> _Objective_:
Rewrite the whole listing with every "furthest" replaced by "farthest" and nothing else altered. Omit the pictures.

> _Input_:

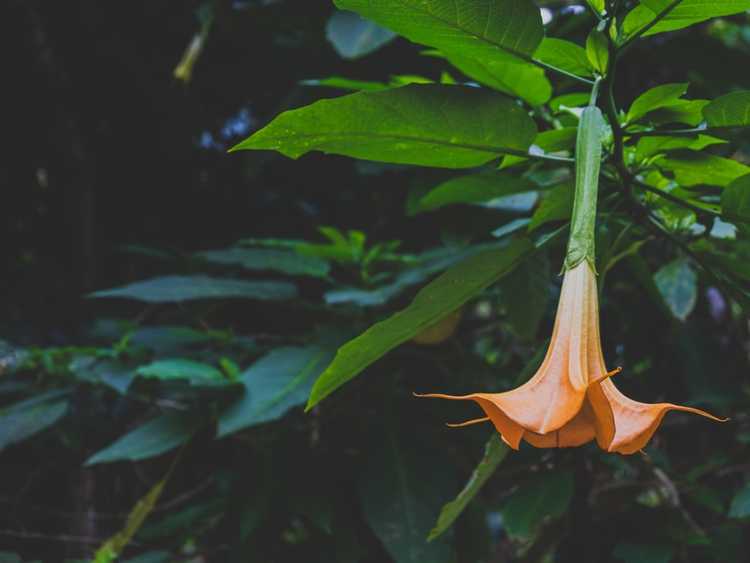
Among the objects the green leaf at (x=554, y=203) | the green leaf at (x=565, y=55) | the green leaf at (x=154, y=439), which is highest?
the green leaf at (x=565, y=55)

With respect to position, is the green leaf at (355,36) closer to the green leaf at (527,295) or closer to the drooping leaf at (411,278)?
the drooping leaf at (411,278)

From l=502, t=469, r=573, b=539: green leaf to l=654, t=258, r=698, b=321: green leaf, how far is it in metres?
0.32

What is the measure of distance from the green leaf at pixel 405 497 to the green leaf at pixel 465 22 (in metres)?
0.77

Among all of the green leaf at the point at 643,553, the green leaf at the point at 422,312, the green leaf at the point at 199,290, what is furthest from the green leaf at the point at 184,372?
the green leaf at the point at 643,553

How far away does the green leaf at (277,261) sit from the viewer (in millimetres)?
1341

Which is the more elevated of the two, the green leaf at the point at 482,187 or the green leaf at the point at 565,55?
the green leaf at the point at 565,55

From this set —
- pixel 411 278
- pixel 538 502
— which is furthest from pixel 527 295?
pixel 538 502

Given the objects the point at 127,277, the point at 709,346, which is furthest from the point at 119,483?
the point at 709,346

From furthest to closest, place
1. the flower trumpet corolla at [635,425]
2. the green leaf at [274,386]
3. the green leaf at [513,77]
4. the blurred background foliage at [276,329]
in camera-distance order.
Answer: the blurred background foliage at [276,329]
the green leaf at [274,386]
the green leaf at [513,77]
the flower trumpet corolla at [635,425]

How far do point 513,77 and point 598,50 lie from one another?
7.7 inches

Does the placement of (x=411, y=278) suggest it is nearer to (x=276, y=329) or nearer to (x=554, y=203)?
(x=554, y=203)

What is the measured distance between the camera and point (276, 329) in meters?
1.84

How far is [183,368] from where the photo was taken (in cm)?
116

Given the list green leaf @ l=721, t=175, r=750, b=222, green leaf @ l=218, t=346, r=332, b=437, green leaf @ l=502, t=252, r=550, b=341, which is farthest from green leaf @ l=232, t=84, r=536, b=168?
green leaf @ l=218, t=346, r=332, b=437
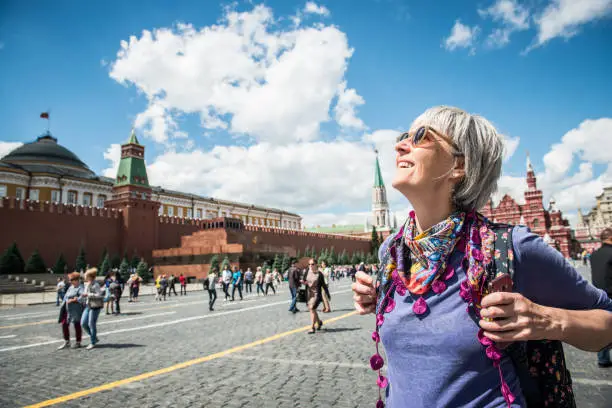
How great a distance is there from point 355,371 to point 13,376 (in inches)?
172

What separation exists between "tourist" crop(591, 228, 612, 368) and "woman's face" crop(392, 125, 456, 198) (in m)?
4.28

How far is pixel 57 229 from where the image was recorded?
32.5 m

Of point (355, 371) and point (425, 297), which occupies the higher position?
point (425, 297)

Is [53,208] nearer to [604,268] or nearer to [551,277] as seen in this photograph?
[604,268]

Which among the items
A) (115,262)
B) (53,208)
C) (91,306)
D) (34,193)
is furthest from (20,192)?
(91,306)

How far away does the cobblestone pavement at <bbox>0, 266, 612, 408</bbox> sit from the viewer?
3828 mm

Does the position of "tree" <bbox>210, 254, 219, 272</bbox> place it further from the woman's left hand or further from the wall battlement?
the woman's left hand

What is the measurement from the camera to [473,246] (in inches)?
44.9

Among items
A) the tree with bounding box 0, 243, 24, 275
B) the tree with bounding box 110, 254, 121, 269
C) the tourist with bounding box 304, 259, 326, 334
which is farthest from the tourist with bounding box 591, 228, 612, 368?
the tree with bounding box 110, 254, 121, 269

> _Task output_:
Among the objects the green leaf at (x=554, y=203) | the green leaf at (x=565, y=55) | the green leaf at (x=154, y=439), which is highest?
the green leaf at (x=565, y=55)

With respect to position, is the green leaf at (355,36) closer to the green leaf at (527,295) or closer to the drooping leaf at (411,278)?
the drooping leaf at (411,278)

From l=502, t=469, r=573, b=539: green leaf to l=654, t=258, r=698, b=321: green leaf, how far is it in metres?
0.32

What is the measure of distance from the green leaf at pixel 405 497 to the green leaf at pixel 465 22 (in metres)?
0.77

Among all of the green leaf at the point at 643,553, the green leaf at the point at 422,312, the green leaf at the point at 199,290, what is farthest from the green leaf at the point at 184,372?
the green leaf at the point at 643,553

How far away does the green leaf at (277,261) sit from the viewer (in millimetres)?
1341

Which is the more elevated of the two, the green leaf at the point at 482,187 or the green leaf at the point at 565,55?
the green leaf at the point at 565,55

From this set —
- pixel 411 278
- pixel 538 502
— which is farthest from pixel 527 295?
pixel 538 502

Given the objects the point at 127,277, the point at 709,346, which is farthest from the point at 119,483?
the point at 709,346

From farthest to closest, place
1. the flower trumpet corolla at [635,425]
2. the green leaf at [274,386]
3. the green leaf at [513,77]
4. the blurred background foliage at [276,329]
in camera-distance order.
Answer: the blurred background foliage at [276,329]
the green leaf at [274,386]
the green leaf at [513,77]
the flower trumpet corolla at [635,425]

How far do point 513,77 and point 598,50 lie from one another?
7.7 inches

Does the placement of (x=411, y=278) suggest it is nearer to (x=276, y=329) or nearer to (x=554, y=203)?
(x=554, y=203)

What is the measured distance between the camera and point (276, 329) in meters?
1.84

How far is [183,368] from where the photo was taken (in cm)?
116

Given the list green leaf @ l=721, t=175, r=750, b=222, green leaf @ l=218, t=346, r=332, b=437, green leaf @ l=502, t=252, r=550, b=341, which is farthest from green leaf @ l=232, t=84, r=536, b=168?
green leaf @ l=218, t=346, r=332, b=437
How great a distance is there from point 355,371 to point 13,376 (in inches)?
172

What separation exists between "tourist" crop(591, 228, 612, 368) and "woman's face" crop(392, 125, 456, 198) (in m)?
4.28

How far is pixel 57 229 from where the image was recorded?
32.5 m

Of point (355, 371) and point (425, 297), which occupies the higher position?
point (425, 297)

Is [53,208] nearer to [604,268] or nearer to [551,277] as seen in this photograph?
[604,268]

Which among the items
A) (115,262)
B) (53,208)
C) (91,306)
D) (34,193)
is farthest from (20,192)?
(91,306)

How far away does the cobblestone pavement at <bbox>0, 266, 612, 408</bbox> sit from the viewer?
3828 mm

Does the position of "tree" <bbox>210, 254, 219, 272</bbox> place it further from the woman's left hand or further from the wall battlement?
the woman's left hand

What is the measurement from the camera to [473,246] (in inches)?
44.9

Among items
A) the tree with bounding box 0, 243, 24, 275
B) the tree with bounding box 110, 254, 121, 269
C) the tourist with bounding box 304, 259, 326, 334
which is farthest from the tourist with bounding box 591, 228, 612, 368?
the tree with bounding box 110, 254, 121, 269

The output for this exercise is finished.